Рекомендуем почитать
Когда мы были чужие

«Если ты покинешь родной дом, умрешь среди чужаков», — предупреждала мать Ирму Витале. Но после смерти матери всё труднее оставаться в родном доме: в нищей деревне бесприданнице невозможно выйти замуж и невозможно содержать себя собственным трудом. Ирма набирается духа и одна отправляется в далекое странствие — перебирается в Америку, чтобы жить в большом городе и шить нарядные платья для изящных дам. Знакомясь с чужой землей и новыми людьми, переживая невзгоды и достигая успеха, Ирма обнаруживает, что может дать миру больше, чем лишь свой талант обращаться с иголкой и ниткой. Вдохновляющая история о силе и решимости молодой итальянки, которая путешествует по миру в 1880-х годах, — дебютный роман писательницы.


Факундо

Жизнеописание Хуана Факундо Кироги — произведение смешанного жанра, все сошлось в нем — политика, философия, этнография, история, культурология и художественное начало, но не рядоположенное, а сплавленное в такое произведение, которое, по формальным признакам не являясь художественным творчеством, является таковым по сути, потому что оно дает нам то, чего мы ждем от искусства и что доступно только искусству,— образную полноту мира, образ действительности, который соединяет в это высшее единство все аспекты и планы книги, подобно тому как сплавляет реальная жизнь в единство все стороны бытия.


История Мунда

В книге рассказывается история главного героя, который сталкивается с различными проблемами и препятствиями на протяжении всего своего путешествия. По пути он встречает множество второстепенных персонажей, которые играют важные роли в истории. Благодаря опыту главного героя книга исследует такие темы, как любовь, потеря, надежда и стойкость. По мере того, как главный герой преодолевает свои трудности, он усваивает ценные уроки жизни и растет как личность.
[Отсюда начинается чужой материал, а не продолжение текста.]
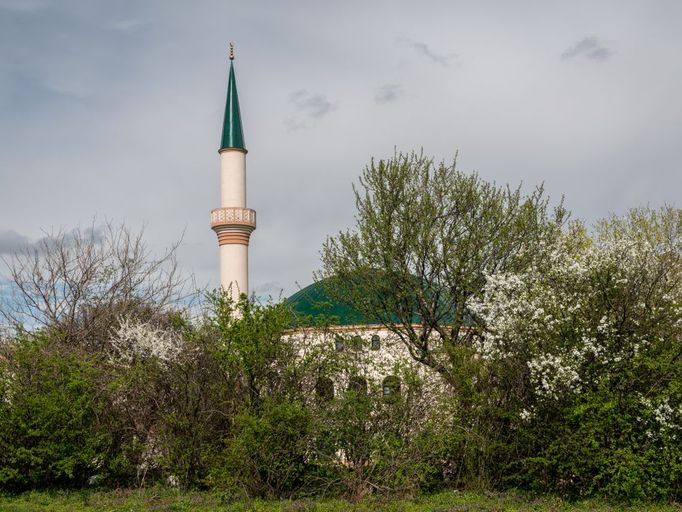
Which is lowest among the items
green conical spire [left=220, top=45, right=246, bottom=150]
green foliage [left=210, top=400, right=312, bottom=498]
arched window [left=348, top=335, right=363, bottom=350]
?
green foliage [left=210, top=400, right=312, bottom=498]

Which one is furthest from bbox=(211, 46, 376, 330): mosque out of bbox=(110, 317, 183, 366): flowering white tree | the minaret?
bbox=(110, 317, 183, 366): flowering white tree

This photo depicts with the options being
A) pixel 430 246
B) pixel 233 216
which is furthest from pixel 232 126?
A: pixel 430 246

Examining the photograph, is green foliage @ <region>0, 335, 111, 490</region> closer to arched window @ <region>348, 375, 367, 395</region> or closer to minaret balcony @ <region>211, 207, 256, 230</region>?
arched window @ <region>348, 375, 367, 395</region>

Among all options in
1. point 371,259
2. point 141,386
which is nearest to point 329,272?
point 371,259

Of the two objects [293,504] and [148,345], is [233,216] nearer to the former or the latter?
[148,345]

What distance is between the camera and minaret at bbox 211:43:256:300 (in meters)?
28.7

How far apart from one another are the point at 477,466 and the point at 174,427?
547cm

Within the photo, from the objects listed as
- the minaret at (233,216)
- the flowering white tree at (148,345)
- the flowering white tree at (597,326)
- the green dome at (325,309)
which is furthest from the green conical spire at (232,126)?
the flowering white tree at (597,326)

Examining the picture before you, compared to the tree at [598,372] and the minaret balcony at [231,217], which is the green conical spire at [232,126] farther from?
the tree at [598,372]

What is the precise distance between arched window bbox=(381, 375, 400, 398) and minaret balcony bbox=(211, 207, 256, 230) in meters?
14.5

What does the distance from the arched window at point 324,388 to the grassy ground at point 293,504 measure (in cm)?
192

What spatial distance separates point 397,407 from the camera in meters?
14.7

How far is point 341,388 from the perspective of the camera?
15.0 m

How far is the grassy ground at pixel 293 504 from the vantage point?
13055 mm
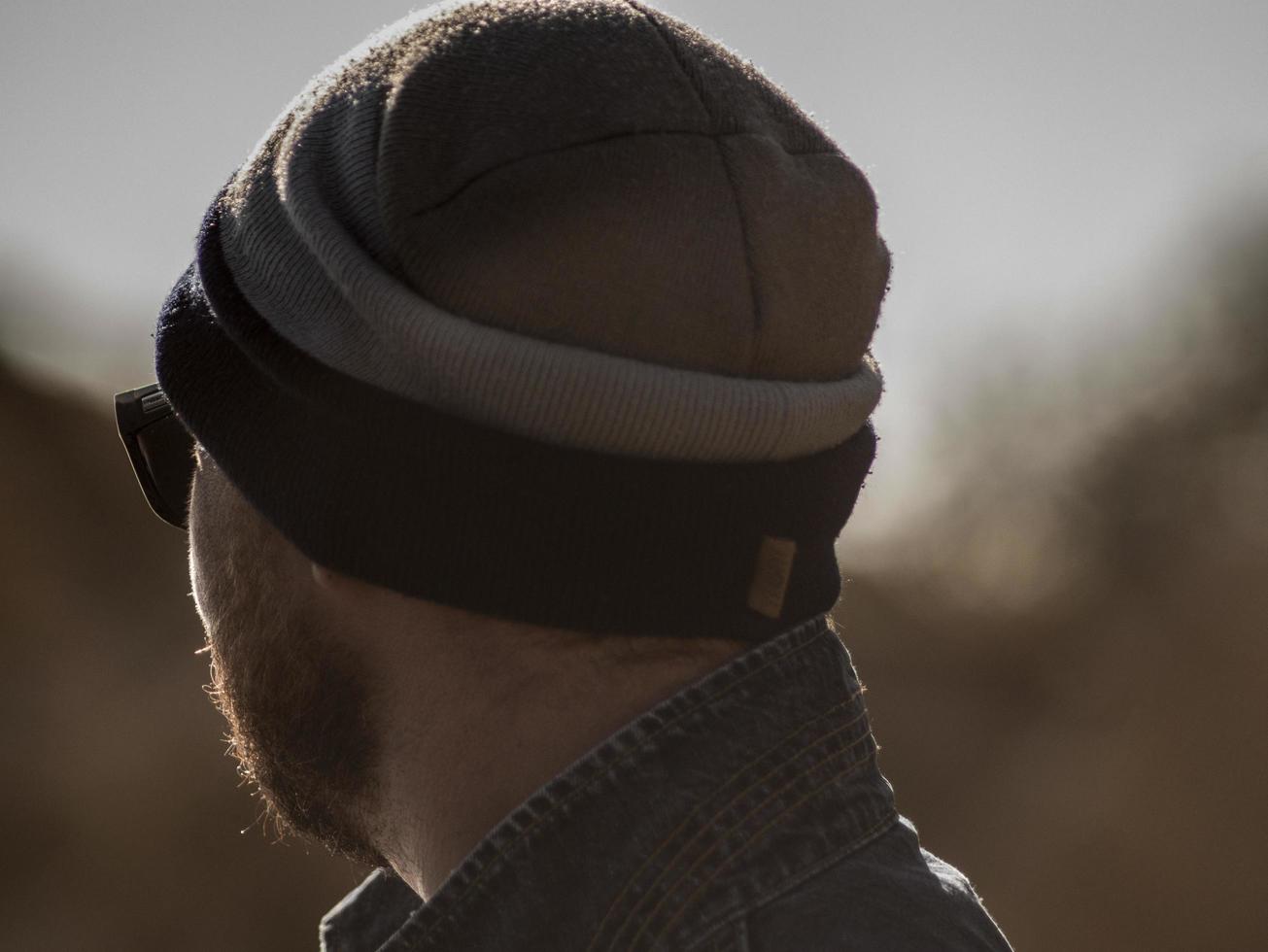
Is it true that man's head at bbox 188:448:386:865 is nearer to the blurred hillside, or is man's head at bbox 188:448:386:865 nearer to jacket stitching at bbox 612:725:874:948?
jacket stitching at bbox 612:725:874:948

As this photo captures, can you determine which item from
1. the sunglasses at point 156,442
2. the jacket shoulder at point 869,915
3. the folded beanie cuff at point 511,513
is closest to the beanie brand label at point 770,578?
the folded beanie cuff at point 511,513

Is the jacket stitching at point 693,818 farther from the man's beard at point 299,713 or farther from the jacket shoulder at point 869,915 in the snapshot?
the man's beard at point 299,713

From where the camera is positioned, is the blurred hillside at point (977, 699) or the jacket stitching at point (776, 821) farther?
the blurred hillside at point (977, 699)

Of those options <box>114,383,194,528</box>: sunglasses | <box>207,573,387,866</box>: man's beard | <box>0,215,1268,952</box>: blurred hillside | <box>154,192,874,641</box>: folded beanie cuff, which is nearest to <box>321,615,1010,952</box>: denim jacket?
<box>154,192,874,641</box>: folded beanie cuff

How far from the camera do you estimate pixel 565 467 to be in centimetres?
145

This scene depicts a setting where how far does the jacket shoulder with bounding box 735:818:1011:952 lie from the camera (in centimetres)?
129

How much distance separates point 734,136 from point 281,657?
926mm

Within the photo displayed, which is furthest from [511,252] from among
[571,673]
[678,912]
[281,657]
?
[678,912]

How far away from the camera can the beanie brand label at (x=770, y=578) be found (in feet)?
5.01

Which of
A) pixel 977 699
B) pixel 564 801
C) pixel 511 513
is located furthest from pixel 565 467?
pixel 977 699

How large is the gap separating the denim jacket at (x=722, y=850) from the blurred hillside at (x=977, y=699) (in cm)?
467

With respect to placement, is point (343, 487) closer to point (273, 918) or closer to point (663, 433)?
point (663, 433)

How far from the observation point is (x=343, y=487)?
1.48m

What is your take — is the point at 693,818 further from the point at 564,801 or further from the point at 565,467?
the point at 565,467
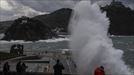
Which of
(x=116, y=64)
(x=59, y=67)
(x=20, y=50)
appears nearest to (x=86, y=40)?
(x=116, y=64)

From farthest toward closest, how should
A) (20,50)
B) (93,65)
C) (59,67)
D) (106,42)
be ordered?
(20,50) < (106,42) < (93,65) < (59,67)

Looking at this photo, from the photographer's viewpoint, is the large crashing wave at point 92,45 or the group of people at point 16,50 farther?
the group of people at point 16,50

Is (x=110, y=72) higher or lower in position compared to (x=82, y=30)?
lower

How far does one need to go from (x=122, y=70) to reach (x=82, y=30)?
4.33m

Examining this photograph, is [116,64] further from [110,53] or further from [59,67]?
[59,67]

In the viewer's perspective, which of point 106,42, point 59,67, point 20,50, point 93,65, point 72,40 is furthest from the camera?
point 20,50

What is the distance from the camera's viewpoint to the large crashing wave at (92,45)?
24891mm

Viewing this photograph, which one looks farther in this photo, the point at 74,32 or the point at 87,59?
the point at 74,32

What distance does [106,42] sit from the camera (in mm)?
26172

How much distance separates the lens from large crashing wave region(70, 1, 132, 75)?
24891 millimetres

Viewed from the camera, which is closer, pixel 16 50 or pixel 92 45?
pixel 92 45

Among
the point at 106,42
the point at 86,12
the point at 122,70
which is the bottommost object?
the point at 122,70

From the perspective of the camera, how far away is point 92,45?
2562 centimetres

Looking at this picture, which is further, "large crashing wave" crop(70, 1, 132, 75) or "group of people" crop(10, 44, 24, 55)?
"group of people" crop(10, 44, 24, 55)
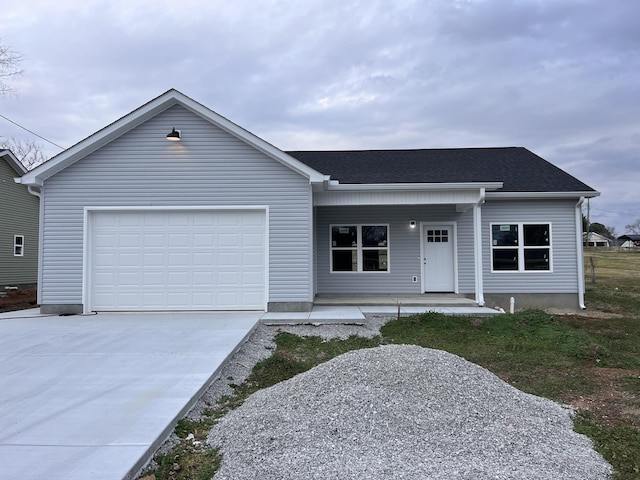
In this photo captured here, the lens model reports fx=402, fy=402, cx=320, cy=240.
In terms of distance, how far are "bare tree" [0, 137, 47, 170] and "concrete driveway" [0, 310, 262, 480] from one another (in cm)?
3138

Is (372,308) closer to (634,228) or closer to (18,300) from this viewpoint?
(18,300)

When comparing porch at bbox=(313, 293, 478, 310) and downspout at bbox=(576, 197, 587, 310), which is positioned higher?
downspout at bbox=(576, 197, 587, 310)

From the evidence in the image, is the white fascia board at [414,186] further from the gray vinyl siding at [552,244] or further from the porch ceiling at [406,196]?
the gray vinyl siding at [552,244]

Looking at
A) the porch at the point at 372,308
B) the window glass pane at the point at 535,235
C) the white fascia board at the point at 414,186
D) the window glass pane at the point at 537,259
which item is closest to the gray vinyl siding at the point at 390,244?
the porch at the point at 372,308

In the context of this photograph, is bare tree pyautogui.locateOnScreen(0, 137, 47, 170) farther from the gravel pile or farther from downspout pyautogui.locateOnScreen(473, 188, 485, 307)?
the gravel pile

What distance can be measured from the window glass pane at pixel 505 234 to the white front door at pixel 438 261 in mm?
1138

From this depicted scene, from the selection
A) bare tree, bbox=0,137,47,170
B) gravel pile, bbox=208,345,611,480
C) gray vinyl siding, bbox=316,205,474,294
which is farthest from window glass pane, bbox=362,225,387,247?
bare tree, bbox=0,137,47,170

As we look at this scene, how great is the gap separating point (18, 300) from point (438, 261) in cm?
1383

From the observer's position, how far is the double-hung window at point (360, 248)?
11.7 meters

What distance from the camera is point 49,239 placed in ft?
29.7

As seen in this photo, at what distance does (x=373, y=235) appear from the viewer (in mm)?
11773

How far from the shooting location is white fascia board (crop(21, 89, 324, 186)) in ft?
29.0

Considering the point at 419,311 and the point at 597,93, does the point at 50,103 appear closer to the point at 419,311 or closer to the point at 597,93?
the point at 419,311

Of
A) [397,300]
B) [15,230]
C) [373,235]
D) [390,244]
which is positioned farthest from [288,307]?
[15,230]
Лудовико по прозванию Мавр

Действие исторического романа итальянской писательницы разворачивается во второй половине XV века. В центре книги образ герцога Миланского, одного из последних правителей выдающейся династии Сфорца. Рассказывая историю стремительного восхождения и столь же стремительного падения герцога Лудовико, писательница придерживается строгой историчности в изложении событий и в то же время облекает свое повествование в занимательно-беллетристическую форму.


Граф Калиостро в России

В книге рассказывается история главного героя, который сталкивается с различными проблемами и препятствиями на протяжении всего своего путешествия. По пути он встречает множество второстепенных персонажей, которые играют важные роли в истории. Благодаря опыту главного героя книга исследует такие темы, как любовь, потеря, надежда и стойкость. По мере того, как главный герой преодолевает свои трудности, он усваивает ценные уроки жизни и растет как личность.


За рубежом и на Москве

В основу романов Владимира Ларионовича Якимова положен исторический материал, мало известный широкой публике. Роман «За рубежом и на Москве», публикуемый в данном томе, повествует об установлении царём Алексеем Михайловичем связей с зарубежными странами. С середины XVII века при дворе Тишайшего всё сильнее и смелее проявляется тяга к европейской культуре. Понимая необходимость выхода России из духовной изоляции, государь и его ближайшие сподвижники организуют ряд посольских экспедиций в страны Европы, прививают новшества на российской почве.